I'm mulling over my options for a MTB just for mucking about on the terrain where my CX bike struggles a little and I came across this which has caught my eye: http://www.marinbikes.com/gb/bikes/description/2016-pine-mountain-1 

To me, it looks like a cross between a tonka toy and an oversized BMX, looks like real bundle of fun. It's definately on my list, or should I be looking for a hardtail for that kind of money?

TIA.


----------



## Richard A Thackeray (10 Oct 2015)

Almost the same colours as the one I bought back in 1989


----------



## Mrs M (10 Oct 2015)

I hired a Marin Nail Trail on holiday and it was great fun!


----------



## outlash (10 Oct 2015)

Richard A Thackeray said:


> Almost the same colours as the one I bought back in 1989
> 
> View attachment 106292



From what I've read, it's a nod to their original model. In fact they're calling it their 'heritage line'



Mrs M said:


> I hired a Marin Nail Trail on holiday and it was great fun!

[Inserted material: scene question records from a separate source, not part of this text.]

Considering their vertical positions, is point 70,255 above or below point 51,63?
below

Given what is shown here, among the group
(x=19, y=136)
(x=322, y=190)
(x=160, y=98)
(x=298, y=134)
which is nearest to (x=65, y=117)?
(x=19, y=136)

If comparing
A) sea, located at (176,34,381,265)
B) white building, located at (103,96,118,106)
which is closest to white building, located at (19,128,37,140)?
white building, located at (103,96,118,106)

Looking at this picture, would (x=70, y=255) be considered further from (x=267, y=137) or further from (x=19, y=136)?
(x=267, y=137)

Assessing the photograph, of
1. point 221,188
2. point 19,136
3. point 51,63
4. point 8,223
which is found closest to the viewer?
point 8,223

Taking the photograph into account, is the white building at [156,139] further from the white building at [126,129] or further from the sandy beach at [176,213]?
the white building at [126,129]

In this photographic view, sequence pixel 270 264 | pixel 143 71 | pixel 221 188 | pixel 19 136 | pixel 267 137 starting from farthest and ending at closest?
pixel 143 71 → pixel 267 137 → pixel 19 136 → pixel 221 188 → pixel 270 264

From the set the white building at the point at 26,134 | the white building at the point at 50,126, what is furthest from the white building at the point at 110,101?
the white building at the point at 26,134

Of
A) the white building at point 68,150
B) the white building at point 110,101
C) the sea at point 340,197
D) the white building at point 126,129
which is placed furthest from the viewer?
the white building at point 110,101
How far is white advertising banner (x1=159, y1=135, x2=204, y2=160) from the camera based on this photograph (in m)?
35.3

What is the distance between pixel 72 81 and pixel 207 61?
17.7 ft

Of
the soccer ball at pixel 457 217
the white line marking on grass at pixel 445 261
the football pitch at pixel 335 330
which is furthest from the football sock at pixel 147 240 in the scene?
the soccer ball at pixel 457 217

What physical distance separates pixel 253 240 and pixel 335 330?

As it happens, that's on my hardtail list .


----------



## Shadowfax (12 Oct 2015)

Pine Mountain 1 looks very nice hmm.


----------



## outlash (12 Oct 2015)

Still on my list, but a bit of further reading reveals that you can use these 650b+ wheels & tyres on a 29er frame as they come up roughly the same size as 29er wheels. Might be worth expanding the search with the possibility of buying a 29er and a 650b+ wheelset later down the line...


----------



## Shadowfax (13 Oct 2015)

How heavy is that steel frame, can't seem to find a weight anywhere. One would have thought a rigid with a single chain ring would be light I am wondering if its a tad on the beefy side hmm.


----------



## outlash (13 Oct 2015)

If weight were an issue I think it'd be the wheels that would concern me more TBH.


----------



## Jody (14 Oct 2015)

This Marin looks fantastic for the price. Reminds me of the early days when we used to downhill on rigids.



Shadowfax said:


> How heavy is that steel frame, can't seem to find a weight anywhere. One would have thought a rigid with a single chain ring would be light I am wondering if its a tad on the beefy side hmm.



"Weight is one other potential catch. This is a steel bike after all, and it’s no featherweight. I won’t tell you how much it weighs, but rather encourage you to give it a try before you inquire, so you won’t have a preconceived notion in your head based on a number which, at least in the case of the Pine Mountain, is truly irrelevant."

http://www.singletracks.com/blog/mtb-reviews/test-ride-review-marin-pine-mountain-27-5/


----------



## Shadowfax (14 Oct 2015)

Thanx for the link Jody.

I think this is one bike that needs to be test ridden and you will either love it or hate it depending on what you have been brought up on.

I can't help feeling that Marin have missed a trick here though, a few more bucks they may have had something, perhaps they have ? Dunno but I'm going to book a test ride if I can find one ? and stick it on my chrizzy list ! That's if its all its cracked up to be.


----------